# 02 - Identify Gauges

This notebook:
- Identifies all gauges in the GSDR within 25 km of each landslide and records their distance to the landslide.
- Identifies all cities with at least 5 landslides that have nominal rainfall data coverage for further analysis

The output of this notebook is: 
- 'ls_get_gsdr_simple.csv', a csv file of landslides and all nearby gauges from the GSDR that rainfall data should be extracted from.  This file is read into 03_ExtractGSDR

**Data required**

Processed data: ls_urban_ts_rf_u.pkl

Original data: GSDR metadata. This data is not public, please contact the authors in case of questions.



In [None]:
import geopandas as gpd
import pandas as pd
import matplotlib.pyplot as plt
import numpy as np
import pyproj
import shapely
from shapely.ops import transform

In [None]:
#read landslide data.  These are rainfall-triggered urban landslides with a known day.
landslides = pd.read_pickle('ls_urban_ts_rf_u.pkl')

In [None]:
#read GSDR metadata file 

#the GSDR metadata file is not public.  Please contact the authors in case of questions.
gsdrmeta = pd.read_excel("../QC_Summary_FL13_RB13_01.xlsx", 
                        sheet_name = "QC_Summary_FL13_RB13_01", 
                        header = 1, 
                        usecols = "A:J")

#convert to a geopandas dataframe
gsdrmeta = gpd.GeoDataFrame(gsdrmeta,
                                 geometry=gpd.points_from_xy(gsdrmeta.Longitude, gsdrmeta.Latitude),
                                 crs = "EPSG:4326")
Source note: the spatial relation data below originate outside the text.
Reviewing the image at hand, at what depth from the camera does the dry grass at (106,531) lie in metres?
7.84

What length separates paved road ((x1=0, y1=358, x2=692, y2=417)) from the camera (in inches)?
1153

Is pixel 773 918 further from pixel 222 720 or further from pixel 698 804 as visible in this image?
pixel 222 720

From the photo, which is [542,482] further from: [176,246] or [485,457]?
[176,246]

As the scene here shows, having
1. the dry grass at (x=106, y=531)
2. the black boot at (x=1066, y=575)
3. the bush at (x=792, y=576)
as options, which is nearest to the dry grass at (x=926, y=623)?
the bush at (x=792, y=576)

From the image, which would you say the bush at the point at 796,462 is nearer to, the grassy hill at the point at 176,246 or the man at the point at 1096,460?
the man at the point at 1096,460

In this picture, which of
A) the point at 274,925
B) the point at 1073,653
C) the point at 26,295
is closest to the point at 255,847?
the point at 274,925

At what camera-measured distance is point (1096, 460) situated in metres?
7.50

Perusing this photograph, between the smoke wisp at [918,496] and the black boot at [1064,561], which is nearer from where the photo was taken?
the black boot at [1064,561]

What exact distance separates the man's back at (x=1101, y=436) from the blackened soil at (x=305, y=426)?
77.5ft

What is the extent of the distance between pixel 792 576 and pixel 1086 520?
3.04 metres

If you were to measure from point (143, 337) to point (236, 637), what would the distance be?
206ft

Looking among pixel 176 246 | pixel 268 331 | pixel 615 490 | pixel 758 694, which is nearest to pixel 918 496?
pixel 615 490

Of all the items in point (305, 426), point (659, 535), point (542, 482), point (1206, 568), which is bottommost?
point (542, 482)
#convert record start and end dates to datetime format
gsdrmeta['Start Date'] = pd.to_datetime(gsdrmeta['Start Date'])

gsdrmeta['End Date'] = pd.to_datetime(gsdrmeta['End Date'])


In [None]:
#rename columns to remove white space
gsdrmeta.rename(dict(zip(gsdrmeta.columns, ['Folder', 'OriginalID', 'NewID', 'Latitude', 'Longitude', 'Recordlength(hours)', 'Recordlength(years)', 
'StartDate', 'EndDate', 'Missingdata(%)', 'geometry'])), axis = 'columns', inplace = True)
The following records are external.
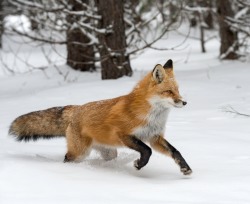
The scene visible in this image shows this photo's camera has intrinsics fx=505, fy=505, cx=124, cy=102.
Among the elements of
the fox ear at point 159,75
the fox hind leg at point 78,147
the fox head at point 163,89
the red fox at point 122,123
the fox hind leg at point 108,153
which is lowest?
the fox hind leg at point 108,153

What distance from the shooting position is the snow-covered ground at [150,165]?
3760 mm

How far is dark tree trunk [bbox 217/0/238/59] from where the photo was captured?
46.0 ft

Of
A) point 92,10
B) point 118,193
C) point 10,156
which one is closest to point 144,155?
point 118,193

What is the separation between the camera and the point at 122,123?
191 inches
### Identify all gauges within 25 km of a landslide

In [None]:
#write a function 

def get_stations(lspt, 
                gsdrmeta,
                buffer_dist = 25000):
    
    
    """
    Function to get the all of the GSDR stations within a defined buffer distance to a landslide point
    
    lspt = a landslide point (with a DATE and spatial location in WGS84)
    gsdrmeta = pandas dataframe with StartDate, EndDate, and a spatial location in in WGS84
    buffer_dist = search radius in meters
    
    Returns a pandas dataframe with all gauges within the defined buffer distance and an indicator of 
    whether they have data coverage
    
    """
   

    wgs84 = pyproj.CRS('EPSG:4326')

    #define azimuthal equidistant crs centered on the landslide

    aeqd = pyproj.Proj(proj='aeqd', ellps='WGS84', datum='WGS84', lat_0=lspt.geometry.y, lon_0=lspt.geometry.x).srs

    #reproject the landslide point

    project = pyproj.Transformer.from_crs(wgs84, aeqd, always_xy=True).transform
    lspt_a = transform(project, lspt.geometry)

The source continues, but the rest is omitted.